** Document segment follows **

Left’s presidential candidate yet to emerge

The left wing of Egyptian politics boasts some of the most notable figures of the revolution, including political intellectuals, human rights activists and whistle-blowing online activists who have for years helped move the debate and public consciousness in Egypt toward the need for integral change.

But when it has come to formal politics, the left’s influence has been decidedly more limited. Of the 508 seats in the People’s Assembly, leftist parties claim a mere eight elected seats. The largest leftist party, the Socialist Popular Alliance Party, won seven of those, having only been approved as a political party a few weeks before the first stage of the elections.

On 10 March, the door for individuals to officially nominate themselves as presidential candidates will open. The prospects of leftist parties winning a successful nationwide election may be limited if they rely on only their own resources and constituency base.

The Socialist Popular Alliance Party, which is the largest leftist party, along with the Egyptian Socialists, the Communist Party, the Tagammu Party and the Union of Socialist Youth have been meeting recently to decide on a candidate they can back or field in the coming elections. Each party is set to make its proposition by next week.

Non-leftist candidates, such as former leading Muslim Brotherhood leading Abdel Moneim Abouel Fotouh, and previously Mohamed ElBaradei, have emerged as potential outsiders that the left could back. Recently prominent names from within leftist politics, such as Popular Alliance MP Abul Ezz al-Hariry and lawyer Khaled Ali, have also been suggested. Ali, a prominent lawyer in social justice and anti-corruption cases, will officially announce his candidacy on 27 February.

“At this point, the left cannot field anyone that can provide the correct mixture of an agenda, a solid constituency backing, charisma and financial resources,” said Mostafa Kamel al-Sayed, a political science professor at Cairo University and member of the Popular Alliance.

 The “radical” proposition

Until 12 February, Abul Ezz al-Hariry was presented as a possible candidate for the left, who other secularists might be able to get behind.

Hariry has the advantage of being known and visible. As one of the founders of the Popular Alliance, he wields significant leverage in the left, and his history of social and political activism make him an obvious choice. However his age, 64, and health may be an impediment to him campaigning around the country, a requirement for running in the presidential election, said Marwa Farouk, a member of the Popular Alliance.

Some workers unions and youth revolutionary groups have already began campaigning for a candidate from within the leftist encampment, Khaled Ali. As a director of the Egyptian Center for Social and Economic Rights, Ali has been at the forefront of anti-corruption cases as an almost omnipresent figure in court hearings in recent years.

“Khaled Ali is the candidate who would be able to bring the more radical calls for reform into action,” said Gamal Eid, another prominent leftist lawyer and the director of the Arab Network for Human Rights Information.

Ali’s program may focus on certain points, such as dropping Egypt’s foreign debts, social equality, legally restoring public property that was corruptly sold off during Mubarak’s regime, and taking a more steadfast opposition to the Israeli occupation, according to Eid.

** End of Document segment **
** Given records follows **

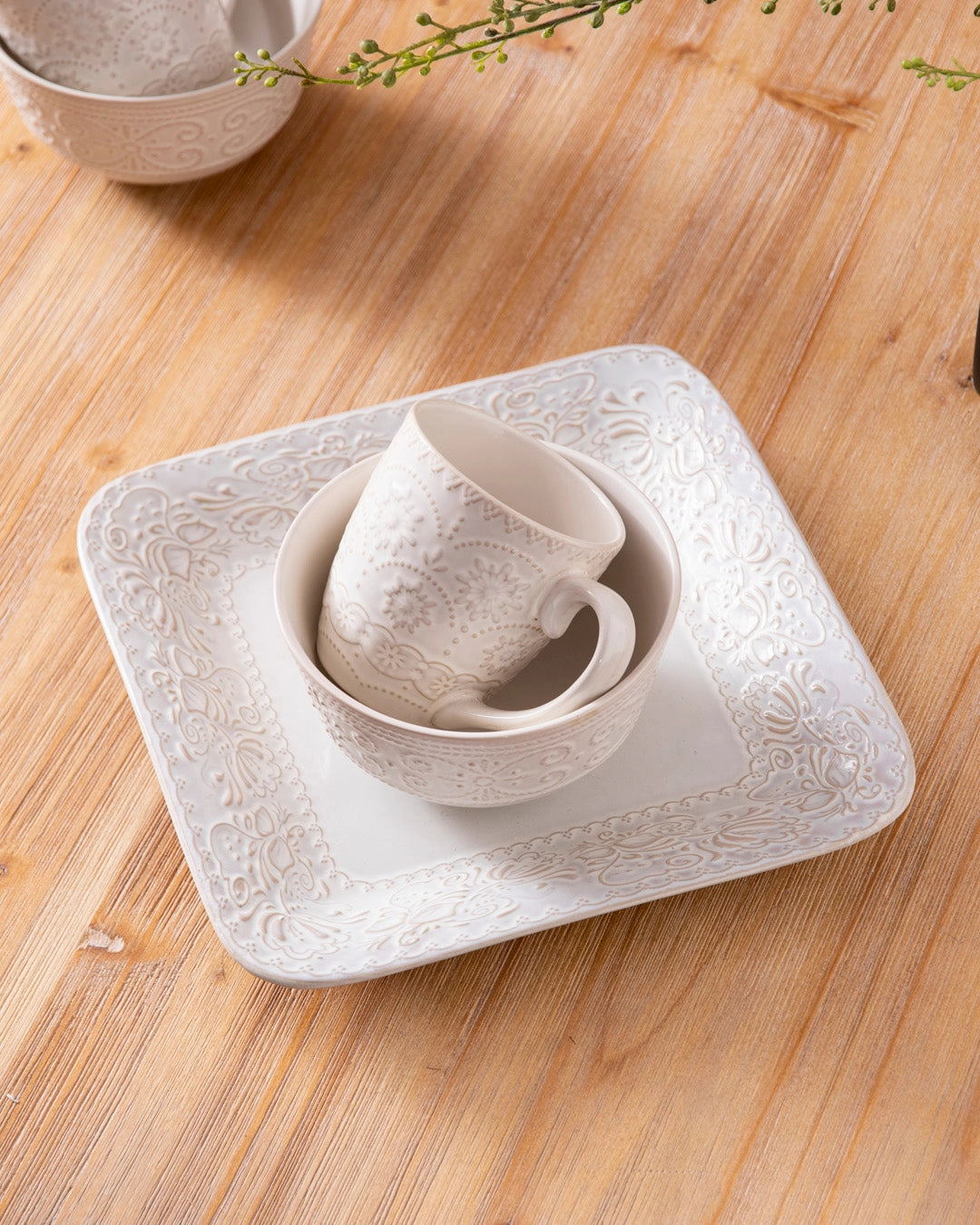 Snow Petal Ceramic Bowl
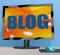 Blog On Monitor Shows Blogging Or Weblog Online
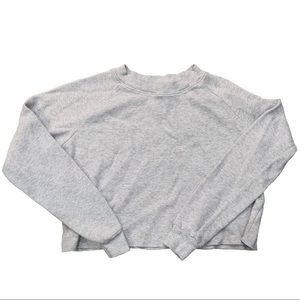 Gray brandy Melville waffle Crewneck long sleeve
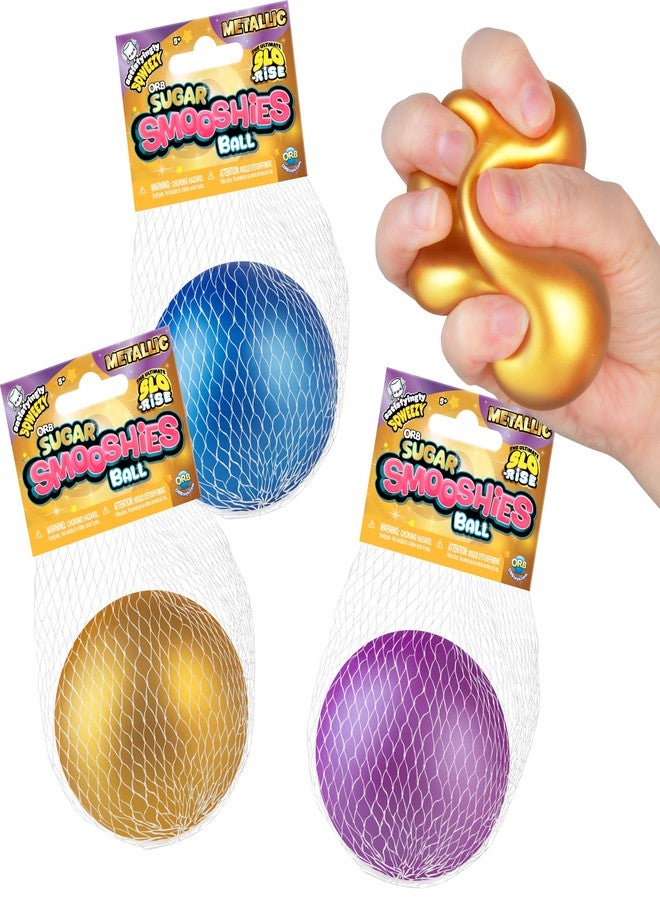 The Orb Factory ORB Curiosities Metallic Sugar Smooshies Balls 3 Pack - Three Shiny Metallic Colored Squishy, Stretchy, Slow Rise Stress Balls - Sugar Water Filled Stress Relief Fidget Toys for Kids and Adults - Image 1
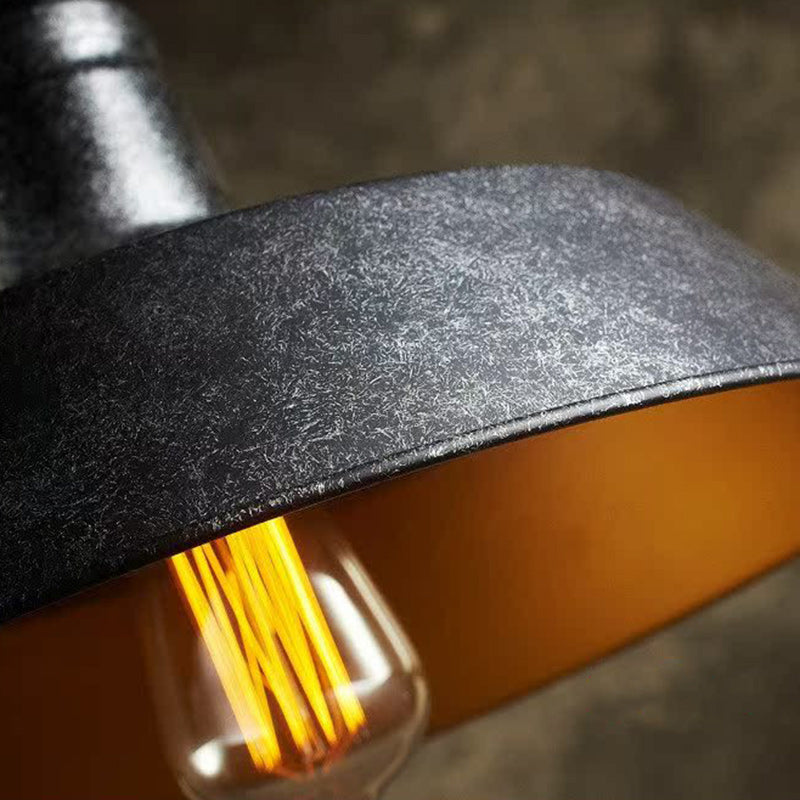 Contemporary Industrial Round Iron 1-Light Pendant Light For Living Room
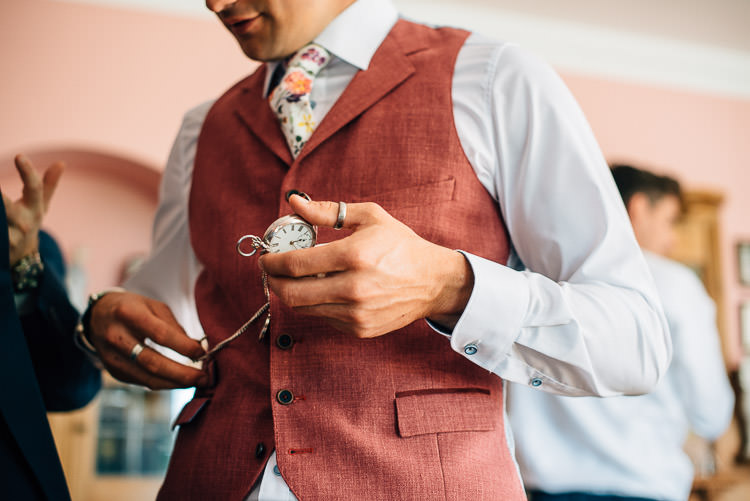 Red Waistcoat Groom Floral Tie Festival Bohemian Glamping Wedding https://theshannons.photography/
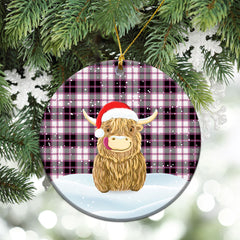 MacPherson Hunting Modern Tartan Christmas Ceramic Ornament - Highland Cows Style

** End of Given records **

◆ **Questions**
#1 List every party named in the article on the Egyptian left's presidential candidate as taking part in the recent meetings to decide on a candidate.
#2 Resume the article on the Egyptian left's presidential candidate, starting after its final sentence.
The items have no connection to the article on the Egyptian left's search for a presidential candidate.

◆ **Responses for each task**
#1
- Socialist Popular Alliance Party
- Egyptian Socialists
- Communist Party
- Tagammu Party
- Union of Socialist Youth

#2
Eid, who is working on the campaign, said that a group of activists and labor workers have already began campaigning for Ali, who will officially announce his candidacy at the Journalist’s Syndicate on 27 February. On 26 February, he turns 40, the minimum age for candidacy.

But no party has yet endorsed Ali, and his lack of experience as a politician worries some. Eid believes that his experience in court and popularity among laborers and activists is a good starting point.

Socialist Popular Alliance Party and Egyptian Socialists members told Egypt Independent that backing Ali’s candidacy is being seriously considered in their meetings.

“Up until now, the situation is unclear. Khaled may be our choice. Some are proposing a potential partnership between Khaled Ali and Abouel Fotouh [where Ali can run as his deputy],” Farouk said.

A little to the left?              

Besides needing a candidate who would fight for social justice, the leftist parties have had loose criteria on just how far to the left the candidate they back needs to be.

“The candidate does not have to be from the left, he just has to have an agenda the left can agree with,” said Karima al-Hefnawy, a member of the Egyptian Socialist Party.

Most importantly, the candidate must have an economic agenda that espouses a fundamental inclination towards social justice. Some, such as Hefnawy, argue that the revolution and the previous elections have inherently affected public consciousness and opened them up to alternate economic models.

But in addition to finding someone who shares their economic vision, leftist forces want a candidate who intends to stand up to the country’s two major powers: the Supreme Council of the Armed Forces and the Muslim Brotherhood.

“Whoever we choose to back, we must make sure we are uncompromising politically,” said Farouk.

The left’s candidate must essentially be someone who aptly fits into their continuing adherence to the revolution’s principles. Many thought Mohamed ElBaradei, former head of the UN Nuclear watchdog and a longtime advocate for political change, who describes himself as a social democrat, would have been the choice of many in the left. ElBaradei withdrew from the race in mid-January, saying a legitimate election couldn’t be held under the SCAF’s watch, leaving many of those from the left who might have voted for him unclear on who to choose.

“Many of the young revolutionary voters looked to Abouel Fotouh after ElBaradei,” Hefnawy said. Abouel Fotouh, a former Muslim Brotherhood leader who left the group last summer, may be an unlikely choice some leftists, who would normally not back an Islamist.

But his economic program, which focuses on certain elements of redistribution of wealth, as well as his opposition to the Brotherhood’s political activity and the continued presence of SCAF in power make him a likely choice for revolutionary forces, of which leftist parties are an integral part.

An endorsement of Abouel Fotouh may offer him easier access to labor unions and offer him a certain degree of credibility regarding his stance on social justice. Meanwhile, the left could gain the allegiance of the man who has publicly lauded some of the socialist policies enacted by Gamal Abdel Nasser.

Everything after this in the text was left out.